▶ **Task description**
Rewrite the following lines with every occurrence of "camera" switched to "viewpoint", leaving everything else unchanged.

## begin Extracted information

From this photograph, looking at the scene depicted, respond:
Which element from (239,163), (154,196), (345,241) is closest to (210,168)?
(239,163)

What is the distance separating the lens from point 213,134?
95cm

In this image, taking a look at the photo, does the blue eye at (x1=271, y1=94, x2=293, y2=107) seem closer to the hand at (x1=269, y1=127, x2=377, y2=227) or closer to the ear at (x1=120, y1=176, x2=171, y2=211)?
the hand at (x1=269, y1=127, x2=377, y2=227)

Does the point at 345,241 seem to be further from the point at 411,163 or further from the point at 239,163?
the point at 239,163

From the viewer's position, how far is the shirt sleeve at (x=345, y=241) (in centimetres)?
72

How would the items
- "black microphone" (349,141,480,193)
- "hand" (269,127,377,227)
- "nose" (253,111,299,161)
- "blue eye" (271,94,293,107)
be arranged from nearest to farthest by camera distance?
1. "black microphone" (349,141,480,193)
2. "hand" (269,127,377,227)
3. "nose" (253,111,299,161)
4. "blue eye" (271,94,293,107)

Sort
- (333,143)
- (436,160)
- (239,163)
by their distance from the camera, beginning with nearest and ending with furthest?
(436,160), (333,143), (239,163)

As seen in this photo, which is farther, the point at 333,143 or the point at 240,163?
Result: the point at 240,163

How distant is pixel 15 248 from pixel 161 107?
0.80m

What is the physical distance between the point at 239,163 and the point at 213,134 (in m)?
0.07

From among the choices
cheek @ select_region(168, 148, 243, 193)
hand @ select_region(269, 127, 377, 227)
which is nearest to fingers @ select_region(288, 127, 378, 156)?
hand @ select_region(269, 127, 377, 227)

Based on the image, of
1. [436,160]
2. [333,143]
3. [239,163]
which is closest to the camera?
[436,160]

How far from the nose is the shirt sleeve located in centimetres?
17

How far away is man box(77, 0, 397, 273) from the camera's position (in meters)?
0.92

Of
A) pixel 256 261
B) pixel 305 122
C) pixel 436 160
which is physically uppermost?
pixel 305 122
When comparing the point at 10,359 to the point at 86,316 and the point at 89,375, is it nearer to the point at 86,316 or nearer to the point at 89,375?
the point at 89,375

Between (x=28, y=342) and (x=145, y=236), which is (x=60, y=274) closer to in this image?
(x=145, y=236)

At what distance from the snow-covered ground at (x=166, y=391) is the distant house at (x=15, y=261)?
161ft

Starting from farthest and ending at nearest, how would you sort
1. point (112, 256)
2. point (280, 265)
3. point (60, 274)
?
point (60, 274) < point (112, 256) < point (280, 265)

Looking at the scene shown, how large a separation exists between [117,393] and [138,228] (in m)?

## end Extracted information

▶ **Solution for this problem**
From this photograph, looking at the scene depicted, respond:
Which element from (239,163), (154,196), (345,241) is closest to (210,168)?
(239,163)

What is the distance separating the lens from point 213,134?
95cm

In this image, taking a look at the photo, does the blue eye at (x1=271, y1=94, x2=293, y2=107) seem closer to the hand at (x1=269, y1=127, x2=377, y2=227) or closer to the ear at (x1=120, y1=176, x2=171, y2=211)?
the hand at (x1=269, y1=127, x2=377, y2=227)

Does the point at 345,241 seem to be further from the point at 411,163 or further from the point at 239,163?
the point at 239,163

From the viewer's position, how far is the shirt sleeve at (x=345, y=241) (in centimetres)?
72

How would the items
- "black microphone" (349,141,480,193)
- "hand" (269,127,377,227)
- "nose" (253,111,299,161)
- "blue eye" (271,94,293,107)
be arranged from nearest to farthest by viewpoint distance?
1. "black microphone" (349,141,480,193)
2. "hand" (269,127,377,227)
3. "nose" (253,111,299,161)
4. "blue eye" (271,94,293,107)

Sort
- (333,143)
- (436,160)
- (239,163)
by their distance from the viewpoint, beginning with nearest and ending with furthest?
(436,160), (333,143), (239,163)

As seen in this photo, which is farther, the point at 333,143 or the point at 240,163?
Result: the point at 240,163

How distant is pixel 15 248 from pixel 161 107?
0.80m

What is the physical distance between the point at 239,163 and the point at 213,134 (in m)?
0.07

From among the choices
cheek @ select_region(168, 148, 243, 193)
hand @ select_region(269, 127, 377, 227)
which is nearest to fingers @ select_region(288, 127, 378, 156)?
hand @ select_region(269, 127, 377, 227)

Based on the image, of
1. [436,160]
2. [333,143]
3. [239,163]
which is closest to the viewpoint?
[436,160]

How far from the nose is the shirt sleeve located in centimetres?
17

How far away is man box(77, 0, 397, 273) from the viewpoint's position (in meters)?
0.92

Of
A) pixel 256 261
B) pixel 305 122
C) pixel 436 160
which is physically uppermost?
pixel 305 122
When comparing the point at 10,359 to the point at 86,316 and the point at 89,375, is it nearer to the point at 86,316 or nearer to the point at 89,375?
the point at 89,375

Between (x=28, y=342) and (x=145, y=236), which is (x=60, y=274) closer to in this image?
(x=145, y=236)

At what distance from the snow-covered ground at (x=166, y=391) is the distant house at (x=15, y=261)?
161ft

Starting from farthest and ending at nearest, how would you sort
1. point (112, 256)
2. point (280, 265)
3. point (60, 274)
?
point (60, 274) < point (112, 256) < point (280, 265)

Looking at the scene shown, how large a separation exists between [117,393] and [138,228] (in m)?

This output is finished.